--- start of Given data ---

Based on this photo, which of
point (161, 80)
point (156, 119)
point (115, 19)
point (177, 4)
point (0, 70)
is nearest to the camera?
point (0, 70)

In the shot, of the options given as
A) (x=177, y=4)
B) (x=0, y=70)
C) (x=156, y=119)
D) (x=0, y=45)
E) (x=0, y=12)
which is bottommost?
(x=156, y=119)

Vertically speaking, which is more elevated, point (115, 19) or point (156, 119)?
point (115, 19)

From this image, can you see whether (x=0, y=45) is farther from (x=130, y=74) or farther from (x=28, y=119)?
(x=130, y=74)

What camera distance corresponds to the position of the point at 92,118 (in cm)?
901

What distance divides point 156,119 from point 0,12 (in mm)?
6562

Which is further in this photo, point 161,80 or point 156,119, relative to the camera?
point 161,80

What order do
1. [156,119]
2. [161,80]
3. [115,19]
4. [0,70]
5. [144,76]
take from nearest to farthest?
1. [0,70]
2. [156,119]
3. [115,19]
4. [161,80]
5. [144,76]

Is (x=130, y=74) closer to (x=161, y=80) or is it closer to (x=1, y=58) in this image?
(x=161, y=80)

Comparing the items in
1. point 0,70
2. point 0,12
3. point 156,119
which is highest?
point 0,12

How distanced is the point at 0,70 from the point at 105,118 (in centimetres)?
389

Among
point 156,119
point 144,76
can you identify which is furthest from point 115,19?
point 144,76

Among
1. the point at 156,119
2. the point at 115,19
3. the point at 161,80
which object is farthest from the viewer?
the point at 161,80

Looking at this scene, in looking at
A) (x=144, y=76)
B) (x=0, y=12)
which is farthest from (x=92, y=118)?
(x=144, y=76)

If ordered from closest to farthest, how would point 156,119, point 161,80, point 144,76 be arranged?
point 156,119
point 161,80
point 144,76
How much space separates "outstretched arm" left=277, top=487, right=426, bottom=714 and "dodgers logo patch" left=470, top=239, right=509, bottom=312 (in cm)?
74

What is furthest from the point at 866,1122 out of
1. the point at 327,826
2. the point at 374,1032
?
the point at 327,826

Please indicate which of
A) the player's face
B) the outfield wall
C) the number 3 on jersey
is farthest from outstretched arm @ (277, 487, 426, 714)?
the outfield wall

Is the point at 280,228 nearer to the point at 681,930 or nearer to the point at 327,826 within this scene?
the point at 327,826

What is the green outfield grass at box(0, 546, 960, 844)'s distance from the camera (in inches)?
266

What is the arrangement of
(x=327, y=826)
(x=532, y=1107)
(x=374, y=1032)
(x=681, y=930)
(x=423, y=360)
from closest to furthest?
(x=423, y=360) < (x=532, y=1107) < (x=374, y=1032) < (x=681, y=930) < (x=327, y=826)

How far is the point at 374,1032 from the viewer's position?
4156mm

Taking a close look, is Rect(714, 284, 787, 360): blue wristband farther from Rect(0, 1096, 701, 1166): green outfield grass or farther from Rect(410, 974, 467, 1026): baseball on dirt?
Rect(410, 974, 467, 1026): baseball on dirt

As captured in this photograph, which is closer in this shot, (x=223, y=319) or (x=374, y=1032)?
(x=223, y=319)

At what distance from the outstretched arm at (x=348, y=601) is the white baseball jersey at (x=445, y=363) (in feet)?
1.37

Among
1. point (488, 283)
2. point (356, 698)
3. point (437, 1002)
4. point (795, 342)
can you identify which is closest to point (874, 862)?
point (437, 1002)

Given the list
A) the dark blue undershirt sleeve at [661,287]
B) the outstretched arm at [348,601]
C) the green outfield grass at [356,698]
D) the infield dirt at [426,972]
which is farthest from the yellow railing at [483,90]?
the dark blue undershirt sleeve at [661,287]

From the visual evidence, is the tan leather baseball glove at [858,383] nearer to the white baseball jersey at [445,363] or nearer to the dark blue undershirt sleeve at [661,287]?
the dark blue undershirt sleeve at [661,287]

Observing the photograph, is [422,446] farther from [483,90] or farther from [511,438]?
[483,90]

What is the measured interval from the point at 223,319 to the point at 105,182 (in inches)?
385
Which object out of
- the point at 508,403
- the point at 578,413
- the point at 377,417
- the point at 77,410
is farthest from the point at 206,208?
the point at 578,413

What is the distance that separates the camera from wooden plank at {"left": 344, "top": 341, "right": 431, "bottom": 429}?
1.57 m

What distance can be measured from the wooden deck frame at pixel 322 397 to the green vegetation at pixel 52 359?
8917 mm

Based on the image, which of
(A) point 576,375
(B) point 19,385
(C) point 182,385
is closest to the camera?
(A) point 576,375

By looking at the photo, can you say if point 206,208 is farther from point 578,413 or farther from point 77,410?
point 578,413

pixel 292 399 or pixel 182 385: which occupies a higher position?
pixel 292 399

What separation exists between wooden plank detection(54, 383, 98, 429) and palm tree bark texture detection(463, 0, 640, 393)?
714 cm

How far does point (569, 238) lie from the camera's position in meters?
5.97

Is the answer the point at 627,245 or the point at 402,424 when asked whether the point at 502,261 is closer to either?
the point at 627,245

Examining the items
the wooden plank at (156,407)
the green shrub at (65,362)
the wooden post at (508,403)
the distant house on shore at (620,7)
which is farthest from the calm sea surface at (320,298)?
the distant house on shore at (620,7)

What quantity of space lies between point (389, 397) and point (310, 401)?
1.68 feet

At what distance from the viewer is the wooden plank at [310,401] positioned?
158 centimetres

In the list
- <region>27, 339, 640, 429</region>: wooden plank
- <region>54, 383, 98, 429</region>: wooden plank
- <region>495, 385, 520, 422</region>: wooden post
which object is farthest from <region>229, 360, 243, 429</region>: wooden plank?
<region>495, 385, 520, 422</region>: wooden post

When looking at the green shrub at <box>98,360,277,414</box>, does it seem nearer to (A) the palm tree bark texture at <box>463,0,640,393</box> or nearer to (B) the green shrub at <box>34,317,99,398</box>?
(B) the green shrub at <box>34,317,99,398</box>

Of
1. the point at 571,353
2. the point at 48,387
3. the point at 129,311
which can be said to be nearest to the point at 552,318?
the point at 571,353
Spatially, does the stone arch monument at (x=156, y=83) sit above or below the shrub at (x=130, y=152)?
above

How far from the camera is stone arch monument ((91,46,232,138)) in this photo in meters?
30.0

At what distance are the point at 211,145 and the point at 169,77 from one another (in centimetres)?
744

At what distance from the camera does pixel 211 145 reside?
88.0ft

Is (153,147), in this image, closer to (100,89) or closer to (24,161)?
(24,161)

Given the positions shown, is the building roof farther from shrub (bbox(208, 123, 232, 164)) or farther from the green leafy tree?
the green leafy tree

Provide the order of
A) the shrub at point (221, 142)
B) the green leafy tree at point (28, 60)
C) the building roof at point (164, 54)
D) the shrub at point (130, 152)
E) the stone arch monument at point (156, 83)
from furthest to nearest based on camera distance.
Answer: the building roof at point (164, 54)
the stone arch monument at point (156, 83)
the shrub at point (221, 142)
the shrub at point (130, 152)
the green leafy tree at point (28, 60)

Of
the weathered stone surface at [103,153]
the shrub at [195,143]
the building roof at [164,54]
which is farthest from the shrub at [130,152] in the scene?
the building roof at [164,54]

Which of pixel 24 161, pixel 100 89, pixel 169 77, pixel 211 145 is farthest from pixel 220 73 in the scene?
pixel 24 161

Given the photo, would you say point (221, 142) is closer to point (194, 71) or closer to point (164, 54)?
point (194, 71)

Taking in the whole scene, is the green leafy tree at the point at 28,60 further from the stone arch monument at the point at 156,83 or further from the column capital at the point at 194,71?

--- end of Given data ---

# What is required:
Copy every one of the records above word for word.

# Answer for this exercise:
Based on this photo, which of
point (161, 80)
point (156, 119)
point (115, 19)
point (177, 4)
point (0, 70)
is nearest to the camera?
point (0, 70)

In the shot, of the options given as
A) (x=177, y=4)
B) (x=0, y=70)
C) (x=156, y=119)
D) (x=0, y=45)
E) (x=0, y=12)
which is bottommost?
(x=156, y=119)

Vertically speaking, which is more elevated, point (115, 19) or point (156, 119)?
point (115, 19)

From this image, can you see whether (x=0, y=45) is farther from (x=130, y=74) or farther from (x=28, y=119)?
(x=130, y=74)

What camera distance corresponds to the position of the point at 92,118 (in cm)?
901

What distance divides point 156,119 from point 0,12 (in mm)?
6562

Which is further in this photo, point 161,80 or point 156,119, relative to the camera?
point 161,80

What order do
1. [156,119]
2. [161,80]
3. [115,19]
4. [0,70]
5. [144,76]
take from nearest to farthest?
1. [0,70]
2. [156,119]
3. [115,19]
4. [161,80]
5. [144,76]

Is (x=130, y=74) closer to (x=161, y=80) or is it closer to (x=1, y=58) in this image?
(x=161, y=80)

Comparing the items in
1. point 0,70
2. point 0,12
3. point 156,119
which is highest?
point 0,12

How distanced is the point at 0,70 from the point at 105,118 (in centimetres)?
389

Among
point 156,119
point 144,76
can you identify which is furthest from point 115,19?
point 144,76

Among
1. the point at 156,119
2. the point at 115,19
3. the point at 161,80
which object is farthest from the viewer?
the point at 161,80

Looking at this scene, in looking at
A) (x=144, y=76)
B) (x=0, y=12)
which is farthest from (x=92, y=118)?
(x=144, y=76)

If ordered from closest to farthest, how would point 156,119, point 161,80, point 144,76 be arranged?
point 156,119
point 161,80
point 144,76
How much space separates "outstretched arm" left=277, top=487, right=426, bottom=714 and "dodgers logo patch" left=470, top=239, right=509, bottom=312 (in cm)?
74

What is furthest from the point at 866,1122 out of
1. the point at 327,826
2. the point at 374,1032
?
the point at 327,826

Please indicate which of
A) the player's face
B) the outfield wall
C) the number 3 on jersey
is farthest from outstretched arm @ (277, 487, 426, 714)?
the outfield wall

Is the point at 280,228 nearer to the point at 681,930 or nearer to the point at 327,826 within this scene?
the point at 327,826

What is the green outfield grass at box(0, 546, 960, 844)'s distance from the camera (in inches)?
266

What is the arrangement of
(x=327, y=826)
(x=532, y=1107)
(x=374, y=1032)
(x=681, y=930)
(x=423, y=360)
from closest to furthest?
(x=423, y=360) < (x=532, y=1107) < (x=374, y=1032) < (x=681, y=930) < (x=327, y=826)

How far is the point at 374,1032 from the viewer's position?
4156mm

Taking a close look, is Rect(714, 284, 787, 360): blue wristband farther from Rect(0, 1096, 701, 1166): green outfield grass or farther from Rect(410, 974, 467, 1026): baseball on dirt?
Rect(410, 974, 467, 1026): baseball on dirt

As captured in this photograph, which is closer in this shot, (x=223, y=319) or (x=374, y=1032)?
(x=223, y=319)

At what distance from the outstretched arm at (x=348, y=601) is the white baseball jersey at (x=445, y=363) (in feet)?
1.37

Among
1. point (488, 283)
2. point (356, 698)
3. point (437, 1002)
4. point (795, 342)
can you identify which is closest to point (874, 862)?
point (437, 1002)

Given the list
A) the dark blue undershirt sleeve at [661,287]
B) the outstretched arm at [348,601]
C) the green outfield grass at [356,698]
D) the infield dirt at [426,972]
which is farthest from the yellow railing at [483,90]?
the dark blue undershirt sleeve at [661,287]

From the visual evidence, is the tan leather baseball glove at [858,383] nearer to the white baseball jersey at [445,363] or nearer to the dark blue undershirt sleeve at [661,287]?
the dark blue undershirt sleeve at [661,287]

Observing the photograph, is [422,446] farther from [483,90] or farther from [511,438]?
[483,90]

What is the measured interval from the point at 223,319 to the point at 105,182 (in inches)?
385
Which object out of
- the point at 508,403
- the point at 578,413
- the point at 377,417
- the point at 77,410
is farthest from the point at 206,208?
the point at 578,413

What is the distance that separates the camera from wooden plank at {"left": 344, "top": 341, "right": 431, "bottom": 429}?
1.57 m

What distance can be measured from the wooden deck frame at pixel 322 397 to the green vegetation at pixel 52 359?
8917 mm

Based on the image, which of
(A) point 576,375
(B) point 19,385
(C) point 182,385
is closest to the camera?
(A) point 576,375

By looking at the photo, can you say if point 206,208 is farther from point 578,413 or farther from point 77,410?
point 578,413

pixel 292 399 or pixel 182 385: which occupies a higher position?
pixel 292 399

What separation exists between wooden plank detection(54, 383, 98, 429) and palm tree bark texture detection(463, 0, 640, 393)?
714 cm

How far does point (569, 238) lie from the camera's position in meters?
5.97

Is the answer the point at 627,245 or the point at 402,424 when asked whether the point at 502,261 is closer to either?
the point at 627,245

Examining the items
the wooden plank at (156,407)
the green shrub at (65,362)
the wooden post at (508,403)
the distant house on shore at (620,7)
which is farthest from the calm sea surface at (320,298)?
the distant house on shore at (620,7)

What quantity of space lies between point (389, 397) and point (310, 401)?
1.68 feet

At what distance from the viewer is the wooden plank at [310,401] positioned?
158 centimetres

In the list
- <region>27, 339, 640, 429</region>: wooden plank
- <region>54, 383, 98, 429</region>: wooden plank
- <region>495, 385, 520, 422</region>: wooden post
which object is farthest from <region>229, 360, 243, 429</region>: wooden plank?
<region>495, 385, 520, 422</region>: wooden post

When looking at the green shrub at <box>98,360,277,414</box>, does it seem nearer to (A) the palm tree bark texture at <box>463,0,640,393</box> or nearer to (B) the green shrub at <box>34,317,99,398</box>?
(B) the green shrub at <box>34,317,99,398</box>

Of
1. the point at 571,353
2. the point at 48,387
3. the point at 129,311
which can be said to be nearest to the point at 552,318?
the point at 571,353
Spatially, does the stone arch monument at (x=156, y=83) sit above or below the shrub at (x=130, y=152)?
above

How far from the camera is stone arch monument ((91,46,232,138)) in this photo in meters?
30.0

At what distance are the point at 211,145 and the point at 169,77 from one another (in centimetres)?
744

At what distance from the camera does pixel 211 145 reside?
88.0ft

Is (153,147), in this image, closer to (100,89) or closer to (24,161)?
(24,161)

Given the positions shown, is the building roof farther from shrub (bbox(208, 123, 232, 164)) or farther from the green leafy tree?
the green leafy tree

Provide the order of
A) the shrub at point (221, 142)
B) the green leafy tree at point (28, 60)
C) the building roof at point (164, 54)
D) the shrub at point (130, 152)
E) the stone arch monument at point (156, 83)
from furthest to nearest based on camera distance.
Answer: the building roof at point (164, 54)
the stone arch monument at point (156, 83)
the shrub at point (221, 142)
the shrub at point (130, 152)
the green leafy tree at point (28, 60)

Of
the weathered stone surface at [103,153]
the shrub at [195,143]
the building roof at [164,54]
which is farthest from the shrub at [130,152] in the scene?
the building roof at [164,54]

Which of pixel 24 161, pixel 100 89, pixel 169 77, pixel 211 145 is farthest from pixel 220 73 in the scene?
pixel 24 161

Given the photo, would you say point (221, 142) is closer to point (194, 71) or closer to point (164, 54)?
point (194, 71)

Taking in the whole scene, is the green leafy tree at the point at 28,60 further from the stone arch monument at the point at 156,83 or further from the column capital at the point at 194,71?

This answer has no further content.